[Records of scene-based spatial questions]
──────
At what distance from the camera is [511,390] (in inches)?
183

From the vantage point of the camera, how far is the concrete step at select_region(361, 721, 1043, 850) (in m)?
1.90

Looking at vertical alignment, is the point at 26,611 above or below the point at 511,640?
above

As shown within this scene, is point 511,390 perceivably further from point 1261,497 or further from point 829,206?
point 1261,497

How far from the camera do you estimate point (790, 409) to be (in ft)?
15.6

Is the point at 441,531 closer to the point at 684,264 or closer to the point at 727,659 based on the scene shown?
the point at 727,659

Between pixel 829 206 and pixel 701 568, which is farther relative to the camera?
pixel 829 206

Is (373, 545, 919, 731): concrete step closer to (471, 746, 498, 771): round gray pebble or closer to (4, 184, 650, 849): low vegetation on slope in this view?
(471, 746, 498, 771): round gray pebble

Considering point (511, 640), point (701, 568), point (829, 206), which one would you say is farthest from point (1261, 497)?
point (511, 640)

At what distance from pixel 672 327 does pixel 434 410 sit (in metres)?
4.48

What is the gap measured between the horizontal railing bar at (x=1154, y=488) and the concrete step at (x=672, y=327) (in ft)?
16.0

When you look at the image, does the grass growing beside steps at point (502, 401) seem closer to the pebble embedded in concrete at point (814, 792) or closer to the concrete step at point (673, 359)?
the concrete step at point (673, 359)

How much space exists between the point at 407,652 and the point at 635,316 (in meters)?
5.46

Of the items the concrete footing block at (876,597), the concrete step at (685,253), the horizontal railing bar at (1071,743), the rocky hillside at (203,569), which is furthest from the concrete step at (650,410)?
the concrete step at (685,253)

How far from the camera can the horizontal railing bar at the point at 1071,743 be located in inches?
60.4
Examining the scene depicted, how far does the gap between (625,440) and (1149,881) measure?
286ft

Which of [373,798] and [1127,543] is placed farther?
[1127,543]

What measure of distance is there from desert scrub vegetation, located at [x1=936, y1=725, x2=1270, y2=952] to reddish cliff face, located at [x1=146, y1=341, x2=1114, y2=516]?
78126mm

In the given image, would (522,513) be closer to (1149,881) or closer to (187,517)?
──────
Could you rewrite all of the lines above, replacing every "horizontal railing bar" with "horizontal handrail" and leaving everything else unchanged?

> [RESULT OF THIS EXERCISE]
At what distance from the camera is [511,390] (in inches)?
183

From the vantage point of the camera, how far is the concrete step at select_region(361, 721, 1043, 850) (in m)?
1.90

Looking at vertical alignment, is the point at 26,611 above or below the point at 511,640?
above

As shown within this scene, is point 511,390 perceivably further from point 1261,497 or further from point 829,206?
point 1261,497

How far from the camera do you estimate point (790, 409) to be (in ft)?
15.6

Is the point at 441,531 closer to the point at 684,264 or closer to the point at 727,659 based on the scene shown?
the point at 727,659

Between pixel 829 206 and pixel 701 568, which is farther relative to the camera?
pixel 829 206

Is (373, 545, 919, 731): concrete step closer to (471, 746, 498, 771): round gray pebble or closer to (4, 184, 650, 849): low vegetation on slope in this view?
(471, 746, 498, 771): round gray pebble

Considering point (511, 640), point (701, 568), point (829, 206), which one would you say is farthest from point (1261, 497)?
point (511, 640)

At what distance from pixel 672 327 does pixel 434 410 sit (in metres)?
4.48

What is the gap measured between the horizontal handrail at (x=1154, y=488) and the concrete step at (x=672, y=327) (in ft)?
16.0

When you look at the image, does the grass growing beside steps at point (502, 401) seem closer to the pebble embedded in concrete at point (814, 792) or closer to the concrete step at point (673, 359)?
the concrete step at point (673, 359)

How much space exists between the point at 407,652 and the point at 635,316 (in meters)?
5.46

Of the items the concrete footing block at (876,597), the concrete step at (685,253), the horizontal handrail at (1071,743), the rocky hillside at (203,569), which is furthest from the concrete step at (650,410)?
the concrete step at (685,253)

How far from the camera can the horizontal handrail at the point at 1071,743 be located in inches?
60.4
Examining the scene depicted, how far does the gap between (625,440) and (1149,881) measure?
286ft

Which of [373,798] and [1127,543] is placed farther?
[1127,543]

What measure of distance is there from desert scrub vegetation, located at [x1=936, y1=725, x2=1270, y2=952] to reddish cliff face, located at [x1=146, y1=341, x2=1114, y2=516]?
78126mm

In the given image, would (522,513) be closer to (1149,881) or closer to (187,517)?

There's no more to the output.